Jane Austen (1775–1817) – When her sister, Cassandra, asked the dying author if she wanted anything, Jane Austen replied, ‘Nothing, but death.’

George Gordon Byron (1788–1824) – ‘Now I shall go to sleep. Goodnight.’

Elizabeth Barrett Browning (1806–1861) – The Victorian poet was close to death when her husband enquired as to how she felt. Browning replied, ‘Beautiful.’ She then passed away.

Henry David Thoreau (1817–1862) – ‘Moose. Indian.’ Perhaps not the most rational last words ever uttered, but apt, considering the subject matter of Thoreau’s writing.

Thomas Carlyle (1795–1881) – ‘So, this is death. Well!’

Victor Hugo (1802–1885) ‘This is the fight of day and night. I see black light.’

Emily Dickinson (1830–1886) – ‘Let us go in; the fog is rising.’

Anton Chekhov (1860–1904) – Immediately after Chekhov told his wife that he was about to die, he purportedly picked up a glass of champagne and said, ‘It’s a long time since I drank champagne.’ After drinking the glass, he died.

Henrik Ibsen (1828–1906) – The Norwegian playwright and poet allegedly uttered his last words to a nurse, who commented that he seemed to be improving. Ibsen said, ‘Tvertimod!’ (‘On the contrary!’) He then died.

**RECORD EXTRACTS:**
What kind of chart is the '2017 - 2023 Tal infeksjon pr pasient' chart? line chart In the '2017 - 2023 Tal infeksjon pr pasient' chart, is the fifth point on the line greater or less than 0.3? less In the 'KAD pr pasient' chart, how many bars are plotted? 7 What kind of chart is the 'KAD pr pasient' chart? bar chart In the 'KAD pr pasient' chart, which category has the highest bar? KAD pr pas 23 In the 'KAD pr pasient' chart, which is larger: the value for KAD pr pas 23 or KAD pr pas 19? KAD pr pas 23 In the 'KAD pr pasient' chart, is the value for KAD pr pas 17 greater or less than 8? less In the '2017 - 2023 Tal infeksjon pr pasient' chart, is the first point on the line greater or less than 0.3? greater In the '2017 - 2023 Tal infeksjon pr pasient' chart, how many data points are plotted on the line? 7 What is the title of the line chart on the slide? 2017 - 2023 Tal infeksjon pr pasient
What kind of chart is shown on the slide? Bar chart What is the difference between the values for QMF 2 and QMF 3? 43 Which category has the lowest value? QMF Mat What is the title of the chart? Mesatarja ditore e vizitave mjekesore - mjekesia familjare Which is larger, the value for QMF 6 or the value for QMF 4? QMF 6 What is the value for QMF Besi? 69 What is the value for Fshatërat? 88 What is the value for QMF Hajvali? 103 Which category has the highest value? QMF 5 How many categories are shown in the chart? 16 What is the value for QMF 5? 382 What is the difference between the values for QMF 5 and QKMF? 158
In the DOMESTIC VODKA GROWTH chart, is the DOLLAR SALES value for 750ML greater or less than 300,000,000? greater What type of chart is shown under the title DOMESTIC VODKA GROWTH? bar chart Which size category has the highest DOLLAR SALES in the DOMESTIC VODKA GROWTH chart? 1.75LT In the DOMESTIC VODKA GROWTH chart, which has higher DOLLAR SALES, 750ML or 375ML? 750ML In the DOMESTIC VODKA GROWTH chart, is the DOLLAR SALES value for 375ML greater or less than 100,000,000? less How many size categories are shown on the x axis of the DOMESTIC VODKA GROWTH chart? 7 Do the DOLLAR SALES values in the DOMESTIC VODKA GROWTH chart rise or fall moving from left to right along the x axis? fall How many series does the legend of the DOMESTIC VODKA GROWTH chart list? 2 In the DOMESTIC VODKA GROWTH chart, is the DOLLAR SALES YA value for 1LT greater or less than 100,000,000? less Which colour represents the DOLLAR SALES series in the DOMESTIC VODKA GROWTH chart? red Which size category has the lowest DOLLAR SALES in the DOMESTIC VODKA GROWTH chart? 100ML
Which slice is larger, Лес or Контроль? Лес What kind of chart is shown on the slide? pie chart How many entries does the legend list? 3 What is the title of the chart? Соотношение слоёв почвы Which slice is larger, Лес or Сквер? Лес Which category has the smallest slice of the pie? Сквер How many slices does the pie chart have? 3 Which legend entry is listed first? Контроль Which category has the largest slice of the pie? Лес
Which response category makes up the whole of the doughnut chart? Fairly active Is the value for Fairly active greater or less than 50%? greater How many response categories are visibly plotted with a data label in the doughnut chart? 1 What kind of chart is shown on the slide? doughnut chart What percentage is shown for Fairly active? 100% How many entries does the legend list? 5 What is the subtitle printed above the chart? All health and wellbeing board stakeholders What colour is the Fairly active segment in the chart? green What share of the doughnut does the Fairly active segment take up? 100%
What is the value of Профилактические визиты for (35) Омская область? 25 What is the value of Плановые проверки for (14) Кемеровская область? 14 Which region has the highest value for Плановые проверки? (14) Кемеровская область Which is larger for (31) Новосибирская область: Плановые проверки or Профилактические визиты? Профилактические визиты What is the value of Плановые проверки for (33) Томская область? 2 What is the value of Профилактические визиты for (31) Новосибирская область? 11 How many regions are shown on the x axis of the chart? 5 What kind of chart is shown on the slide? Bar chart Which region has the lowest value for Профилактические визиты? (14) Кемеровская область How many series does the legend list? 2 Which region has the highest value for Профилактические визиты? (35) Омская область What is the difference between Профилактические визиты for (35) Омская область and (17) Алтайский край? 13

**TASKS:**
1/ In the last-words text, who asked Jane Austen whether she wanted anything?
2/ Name every writer in the last-words text who was born in 1800 or later.
3/ Resume the list of writers' last words, picking up after the Ibsen entry.

**TASK-BY-TASK OUTPUTS:**
1/ Her sister, Cassandra.

2/ Elizabeth Barrett Browning, Henry David Thoreau, Victor Hugo, Emily Dickinson, Anton Chekhov, Henrik Ibsen

3/
Quill

O. Henry (1862–1910) – ‘Turn up the lights, I don’t want to go home in the dark.’

Leo Tolstoy (1828–1910) – ‘But the peasants…how do the peasants die?’

Saki (1870 –1916) – Immediately prior to being killed by a sniper’s bullet in a First World War trench, the author allegedly said, ‘Put that bloody cigarette out.’

Franz Kafka (1883–1924) – Suffering from tuberculosis, Kafka demanded his doctor give him an overdose of morphine. He shouted, ‘Kill me, or else you are a murderer!’ These were his last words.

J. M. Barrie (1860–1937) – Prior to dying of pneumonia the Peter Pan author said, ‘I can’t sleep.’

James Joyce (1882 –1941) – ‘Does nobody understand?’

George Bernard Shaw (1856–1950) – ‘Dying is easy, comedy is hard.’

Eugene O’Neill (1888–1953) – ‘I knew it. I knew it. Born in a hotel room, and God damn it, died in a hotel room.’

Walter De La Mare (1873–1956) – ‘Too late for fruit, too soon for flowers.’

Vladimir Nabokov (1899–1977) – ‘A certain butterfly is already on the wing.’  Fitting last words for a lepidopterist.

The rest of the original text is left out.